Passage shown »
-- Start --

Re: [akka-user] Akka clusters using cluster client causing quarantined nodes (v2.3.11)

Tyler Brummett Wed, 04 Jan 2017 09:03:24 -0800

Thank you for that suggestion. We are stuck on 2.3.x for the time being, 
but have plans to move to 2.4.x in the not so distant future, but it would 
still be beneficial to solve this problem now.


We've upgraded our Akka version to 2.3.15 and it seems that the quarantine 
messages are no longer showing up in our logs. Which is great!
However, some of the acknowledgement messages that we normally get during 
one of our nightly processes are not making it back to the requesting 
actor. This behavior is different since the upgrade happened and seems to 
be the only thing preventing us from moving forward.

Context:
A request message is sent from one actor in actorSystemA to another actor 
in actorSystemB. The actor in actorSystemB delegates work to be done by 
some other back end process. Said back end process may take a few minutes 
depending on the size of the data result coming back. Therefore, we have 
'hand-rolled' a solution to use a private ActorRef on the responding actor 
in actorSystemB to periodically send 'update' messages every few seconds to 
let the requesting actor in actorSystemA know that the back end process is 
still processing its request.

In every case, before the upgrade, we were always getting these 'update' 
messages or acknowledgements that the backend process is still working. Now 
it seems to fail on simple .tell() back to the requesting actor in 
actorSystemA. The line of code below shows where it seems to fail in the 
actor of actorSystemB:

*originalSender.tell(updateMessage, getSelf());*
where *originalSender* is the ActorRef that is set to *getSender()* with 
the requesting actor sends a message to the actor in actorSystemB (where 
the above code lives). During this nightly process, we do this many times 
with different parameters and it works most of the time. How could it work 
most of the time, but not all, after upgrading?

-- End --

Problem set »
a – In the forum post on Akka cluster quarantines, to which Akka version did the team upgrade?
b – List every Akka version number or version series that the forum post on Akka cluster quarantines mentions, including the one in its title line.

Data rows »
-- Start --

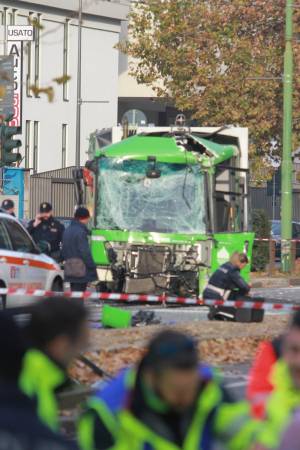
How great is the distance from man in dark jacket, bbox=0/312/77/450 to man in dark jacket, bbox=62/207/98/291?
51.3ft

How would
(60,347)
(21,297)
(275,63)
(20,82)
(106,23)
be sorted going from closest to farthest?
(60,347) < (21,297) < (275,63) < (20,82) < (106,23)

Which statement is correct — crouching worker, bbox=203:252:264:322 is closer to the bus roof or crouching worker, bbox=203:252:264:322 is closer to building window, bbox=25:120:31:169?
the bus roof

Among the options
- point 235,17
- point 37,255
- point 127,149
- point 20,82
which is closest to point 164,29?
point 235,17

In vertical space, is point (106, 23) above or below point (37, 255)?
above

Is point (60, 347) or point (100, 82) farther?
point (100, 82)

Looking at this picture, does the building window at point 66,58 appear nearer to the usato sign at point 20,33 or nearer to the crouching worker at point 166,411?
the usato sign at point 20,33

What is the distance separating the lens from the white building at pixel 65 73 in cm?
6203

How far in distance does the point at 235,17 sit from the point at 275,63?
73.8 inches

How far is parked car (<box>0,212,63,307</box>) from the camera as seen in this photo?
20.1m

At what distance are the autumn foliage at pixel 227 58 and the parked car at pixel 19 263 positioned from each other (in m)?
23.0

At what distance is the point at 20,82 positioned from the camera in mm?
55656

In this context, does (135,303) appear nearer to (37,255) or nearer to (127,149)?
(127,149)

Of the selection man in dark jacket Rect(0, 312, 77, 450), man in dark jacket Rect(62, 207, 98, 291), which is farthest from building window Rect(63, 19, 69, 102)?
man in dark jacket Rect(0, 312, 77, 450)

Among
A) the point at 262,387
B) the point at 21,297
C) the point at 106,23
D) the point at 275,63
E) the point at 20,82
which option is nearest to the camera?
the point at 262,387
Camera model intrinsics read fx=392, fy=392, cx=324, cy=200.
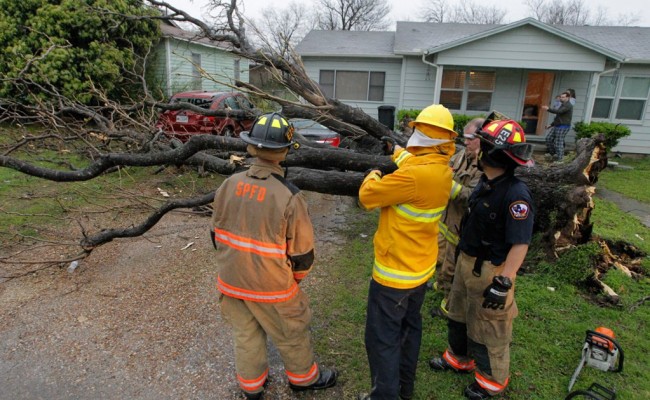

-- End --

Replies »
a – 2.3.15

b – v2.3.11, 2.3.x, 2.4.x, 2.3.15